Foutue putain d’usines…

Et foutues putains de capitalistes… À propos de la catastrophe écologique et humaine dans la région rouennaise.

Il a justement fallu qu’hier soir je sois à la représentation de Putain d’usine à la maison de l’université. Il a justement fallu que je sois travaillé toute la nuit par la notion de ces saloperies d’installations qui risquent de nous péter à la gueule à tout instant. Celles-là mêmes qui avalent beaucoup des nôtres dès l’adolescence pour nous les rendre brisés, sans illusions, n’aspirant qu’au sommeil, arrivés à l’âge d’une maigre retraite dans des logements de rien, à l’ombre de ces quartiers ouvriers séculaires, sortes de ghettos d’exploités.
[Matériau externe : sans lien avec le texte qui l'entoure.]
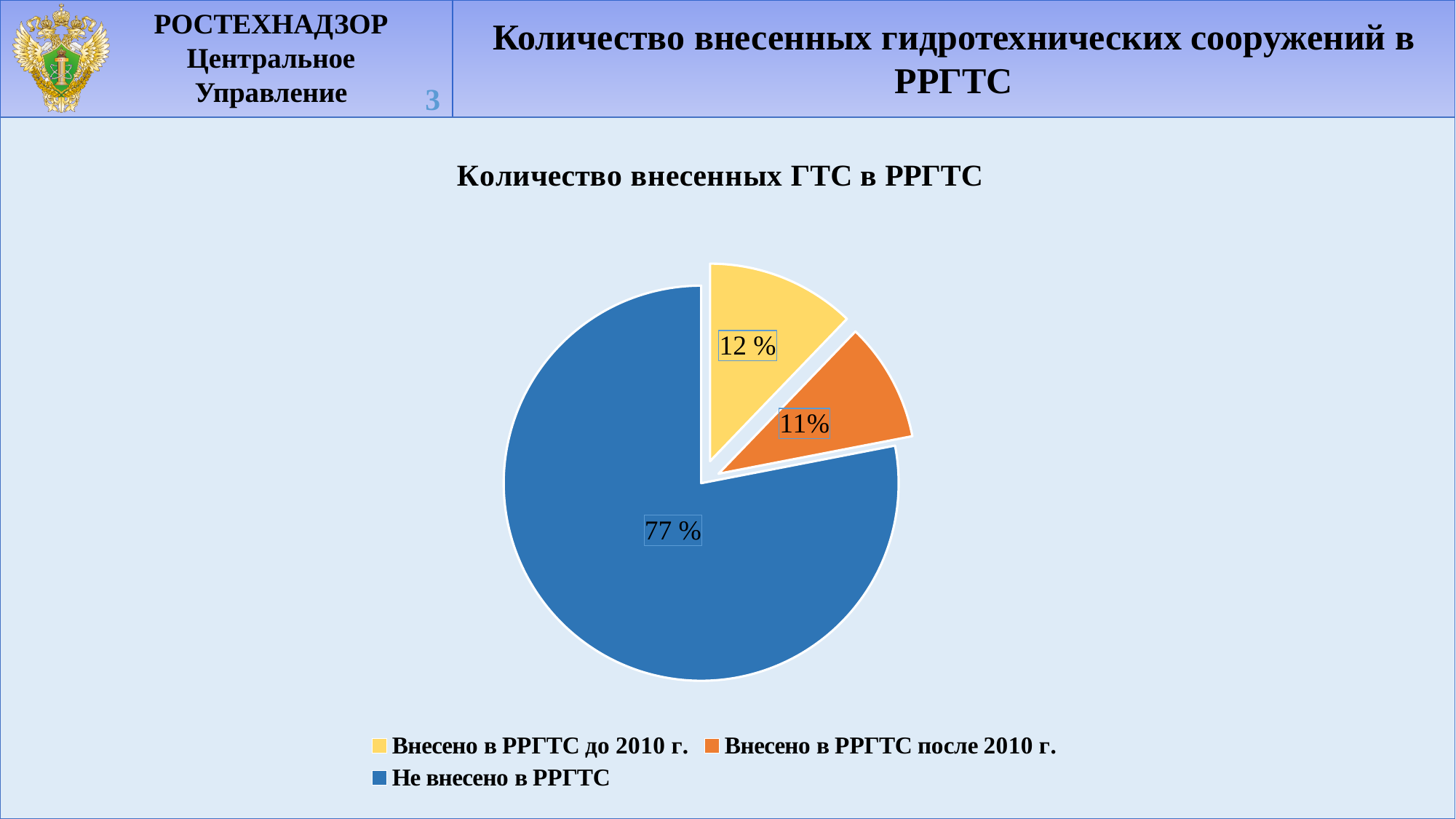
What share of the pie does "Не внесено в РРГТС" take? 77 % Which category has the smallest slice of the pie? Внесено в РРГТС после 2010 г. What is the value for "Внесено в РРГТС после 2010 г."? 11% What is the value for "Внесено в РРГТС до 2010 г."? 12 % What is the difference between the value for "Не внесено в РРГТС" and the value for "Внесено в РРГТС до 2010 г."? 65 % Which category has the largest slice of the pie? Не внесено в РРГТС How many entries does the legend list? 3 What is the value for "Не внесено в РРГТС"? 77 % How many slices does the pie chart have? 3 What kind of chart is shown on the slide? pie chart What is the title of the chart? Количество внесенных ГТС в РРГТС Which is larger: the value for "Не внесено в РРГТС" or the value for "Внесено в РРГТС после 2010 г."? Не внесено в РРГТС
Que je me rappelle la beauté de cette vallée de Seine que je parcourais régulièrement lorsque j’allais rendre visite à ma famille au Havre, de la majesté de ses falaises que toisent en face d’immenses bombonnes de gaz prêtes à nous rayer de la carte, de la balafre que forment les flammes crachées par les immenses cheminées des raffineries, transformant l’incroyable sérénité des ces lieux, couvés entre la falaise et le fleuve en un immonde Mordor d’où sortent les pires horreurs qui détruiront un jour toute vie sur terre. De ces milliers d’anonymes, qui tous sont sortis par centaines de leur HLM après un mauvais café pour retourner alimenter ces funestes machines contre la promesse d’une traite payée pour la Clio, d’une bavette à l’échalote pour accompagner les spaghettis du soir, et qui ensuite retourneront épuisés chez eux en entendant à la radio RTL leur souhaiter un bon réveil et une bonne matinée.
Il a justement fallu que je repense à ce petit bonhomme qu’on avait un jour rencontré mon frère et moi, bourré rive droite, incapable de rentrer chez lui. À son petit Kangoo dans lequel on avait eu du mal à le faire monter pour que je le ramène. Un Kangoo neuf, sans aucune option, sans places arrière, mais flambant neuf dont il était si fier, car c’est un de ses moteurs qui était dedans. Un des derniers qu’il a monté sur la chaîne de Cléon avant de prendre sa retraite après une vie d’ouvrier, de lutte syndicale et de petite paye. Il a fallu que résonne en moi cette petite maison ouvrière où je l’avais ramené, au pied de Seine Innopolis. Un quartier de gens de peu toisés par le Rouen qui va bien.